Hi,

I would just like to remind everyone that the issue that what the draft RFC is attempting to solve is purely a unified way for resource holders to say where the addresses are located.
That is it, it is not attempting to actually check where the addresses are, just that it is actually the resource holder that is giving you this information.

Additionally, the only thing being discussed here which is relevant is
"should we have a geofeed attribute that accepts a URL, or just a remarks attribute with a value prefixed with Geofeed?"

"remarks: Geofeed https://example.com/geofeed.csv"
vs
"geofeed: https://example.com/geofeed.csv"

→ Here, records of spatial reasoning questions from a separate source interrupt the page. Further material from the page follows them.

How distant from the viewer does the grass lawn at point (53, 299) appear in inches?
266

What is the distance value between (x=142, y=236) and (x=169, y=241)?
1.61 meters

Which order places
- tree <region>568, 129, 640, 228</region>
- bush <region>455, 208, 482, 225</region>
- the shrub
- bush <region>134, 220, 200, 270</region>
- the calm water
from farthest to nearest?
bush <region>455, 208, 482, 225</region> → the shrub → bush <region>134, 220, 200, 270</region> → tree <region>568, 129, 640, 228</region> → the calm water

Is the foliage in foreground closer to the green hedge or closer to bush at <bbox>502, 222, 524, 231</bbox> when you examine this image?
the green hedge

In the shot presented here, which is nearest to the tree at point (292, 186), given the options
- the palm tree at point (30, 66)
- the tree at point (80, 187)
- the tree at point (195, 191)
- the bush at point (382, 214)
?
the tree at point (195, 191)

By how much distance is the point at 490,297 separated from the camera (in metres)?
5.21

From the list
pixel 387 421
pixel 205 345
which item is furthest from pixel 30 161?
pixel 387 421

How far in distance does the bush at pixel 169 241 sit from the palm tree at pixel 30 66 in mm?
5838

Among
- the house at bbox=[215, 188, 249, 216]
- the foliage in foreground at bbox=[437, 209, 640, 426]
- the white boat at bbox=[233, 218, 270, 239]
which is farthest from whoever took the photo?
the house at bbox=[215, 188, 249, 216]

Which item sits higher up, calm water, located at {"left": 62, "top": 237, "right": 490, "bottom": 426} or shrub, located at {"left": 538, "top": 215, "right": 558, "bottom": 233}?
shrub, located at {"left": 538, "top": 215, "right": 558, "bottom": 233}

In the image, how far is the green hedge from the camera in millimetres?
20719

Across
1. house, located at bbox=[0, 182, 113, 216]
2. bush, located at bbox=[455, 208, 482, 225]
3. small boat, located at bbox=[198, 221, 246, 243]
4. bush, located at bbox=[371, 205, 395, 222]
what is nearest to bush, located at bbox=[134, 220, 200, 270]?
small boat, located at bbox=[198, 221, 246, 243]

That is it, other things than that are not relevant to the db-wg, and should go on other relevant mailing lists at the IETF or whoever is coordinating this.

- Cynthia


On Wed, Oct 7, 2020 at 9:06 PM Matthias Merkel via db-wg <db-wg@ripe.net> wrote:

A RIPE hosted geolocation feed may indeed provide some advantages, however in my opinion this should instead be based on data supplied by the LIR (or end user for PI assignments), as it would be using an external geolocation feed, instead of automatically via Atlas. There are various reasons for why a measurement approach may return bad data (i.e. routing inconsistencies).

 

Matthias Merkel

Executive Vice President

Staclar, Inc.

+1-628-213-1141 | +49 15678 585608

matthias.merkel@staclar.com

staclar.com

Munich, Germany

linkedin

 

 

From: db-wg <db-wg-bounces@ripe.net> On Behalf Of Elad Cohen via db-wg
Sent: Wednesday, 7 October 2020 17:01
To: Horváth Ágoston János <horvath.agoston@gmail.com>; Job Snijders <job@instituut.net>
Cc: db-wg@ripe.net >> Database WG <db-wg@ripe.net>
Subject: Re: [db-wg] proposal: new attribute 'geofeed:'

 

+1

 

and I would like to suggest an adjustment:

 

Not everyone will add the "geofeed" value and the geolocations in the csv will not validated by a 3rd party and may also be not up to date.

 

I suggest to make the csv creation (of each INETNUM object) automatic and hosted by RIPE NCC, RIPE NCC can use all the current ATLAS Probes in order to check the physical location of each ip (using latencies from many probes to each ip, and using latencies from many probes to each router in the routing path to each ip, other ICMP queries can be used as well to query the routers in the routing path for physical information such as timezone as additional measures, etc). Algorithem will be efficient meaning at first only small number of probes will check each ip and then more probes physically near the first probe with the smallest latency.

 

Kind Regards,

Elad


From: db-wg <db-wg-bounces@ripe.net> on behalf of Job Snijders via db-wg <db-wg@ripe.net>
Sent: Wednesday, October 7, 2020 5:19 PM
To: Horváth Ágoston János <horvath.agoston@gmail.com>
Cc: db-wg@ripe.net >> Database WG <db-wg@ripe.net>
Subject: Re: [db-wg] proposal: new attribute 'geofeed:'

 

On Wed, Oct 07, 2020 at 03:43:33PM +0200, Horváth Ágoston János wrote:
> An interesting proposal, but merging an external data set with RIPE
> Database arises some questions:
>
> - RIPE Database is set up to contain hierarchical data already. With this
> proposal, we would take some of this data outside the database in a manner
> that does not guarantee consistency with the database itself.

I don't think that is what is happening, this is more analogous to
"abuse-mailbox:". The value contains an email address (which is an
entrypoint outside the database, and interacting with the entrypoint is
outside the scope of this working group).

The "geofeed:" attribute is a pointer to elsewhere, and what a data
consumer wants to do with that information is up to them.